> **BRANO DI PARTENZA**
::::::::::
Non è un caso che gli unici ad aver trovato un modo per sopravvivere e quindi un posto in questo nuovo mondo siano gli aborigeni, la cui cultura li lega indissolubilmente a quei territori: la generazione attuale (quella del protagonista) potrebbe non essere più in tempo per riscoprire un alternativo stile di vita, troppo radicato nel passato, ma forse c’è ancora speranza per i più giovani. E in questo senso il film propone bene un personaggio principale dal destino ineluttabile, concentrandosi con una certa astuzia non sul “se riuscirà a sopravvivere” quanto sul “quanto riuscirà a sopravvivere”, quanto riuscirà ad andare avanti per dare una speranza di sopravvivenza alla figlia (inquadrata benissimo dai registi: chiaramente una bimba così piccola non è in grado di recitare, ma la Ramke e Howling sono bravissimi nel coglierne i gesti naturali e le movenze per adattarli ai momenti del film, soprattutto nel finale).
::::::::::
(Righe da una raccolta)
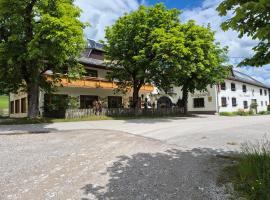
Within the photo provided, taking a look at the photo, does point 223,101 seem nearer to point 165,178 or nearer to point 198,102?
point 198,102

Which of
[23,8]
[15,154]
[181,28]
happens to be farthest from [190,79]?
[15,154]

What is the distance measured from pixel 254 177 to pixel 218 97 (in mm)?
37101

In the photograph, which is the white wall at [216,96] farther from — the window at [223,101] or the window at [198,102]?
the window at [223,101]

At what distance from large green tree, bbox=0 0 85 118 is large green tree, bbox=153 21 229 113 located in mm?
7625

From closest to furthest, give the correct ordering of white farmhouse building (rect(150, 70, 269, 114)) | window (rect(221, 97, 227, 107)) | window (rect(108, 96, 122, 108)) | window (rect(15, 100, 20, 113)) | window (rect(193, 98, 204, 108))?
window (rect(15, 100, 20, 113)), window (rect(108, 96, 122, 108)), white farmhouse building (rect(150, 70, 269, 114)), window (rect(193, 98, 204, 108)), window (rect(221, 97, 227, 107))

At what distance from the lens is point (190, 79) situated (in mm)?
31922

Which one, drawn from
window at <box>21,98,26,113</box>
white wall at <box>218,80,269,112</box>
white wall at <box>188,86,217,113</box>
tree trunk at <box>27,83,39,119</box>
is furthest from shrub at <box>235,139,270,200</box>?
white wall at <box>218,80,269,112</box>

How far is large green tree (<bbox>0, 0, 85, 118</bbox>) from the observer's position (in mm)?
16516

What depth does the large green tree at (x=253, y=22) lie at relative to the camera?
14.7 ft

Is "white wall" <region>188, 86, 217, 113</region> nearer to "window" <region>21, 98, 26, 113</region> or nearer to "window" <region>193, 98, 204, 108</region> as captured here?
"window" <region>193, 98, 204, 108</region>

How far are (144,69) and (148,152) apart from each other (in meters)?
17.1

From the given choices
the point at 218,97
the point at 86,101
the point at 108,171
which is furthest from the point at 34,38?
the point at 218,97

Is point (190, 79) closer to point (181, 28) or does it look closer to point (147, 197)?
point (181, 28)

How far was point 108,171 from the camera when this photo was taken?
7.14 meters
::::::::::
> **COMPITO DA SVOLGERE**
Puoi proseguire la recensione del film a partire dalla sua ultima frase?

> **RISULTATO QUI SOTTO**
Muovendosi fra The Road di John Hillcoat (ma senza quella miscela incredibile fra dolcezza e pessimismo truce, cinico e spietato) e Train to Busan di Yeon Sang-ho (ma privo dell’equilibrio perfettamente bilanciato di comicità, horror e drammaticità), Cargo sembra molto più interessato a raccontare la sua metafora, a spiegarla attraverso le immagini e il contesto all’interno delle quali sono inserite (i suggestivi panorami dell’outback australiano), piuttosto che raccontare la storia del suo protagonista, che diventa il mezzo attraverso il quale i due registi (che avevano entrambi lavorato nella seconda unità di Jungle di Greg McLean con Daniel Radcliffe) possono parlarci di un tema evidentemente a loro molto caro.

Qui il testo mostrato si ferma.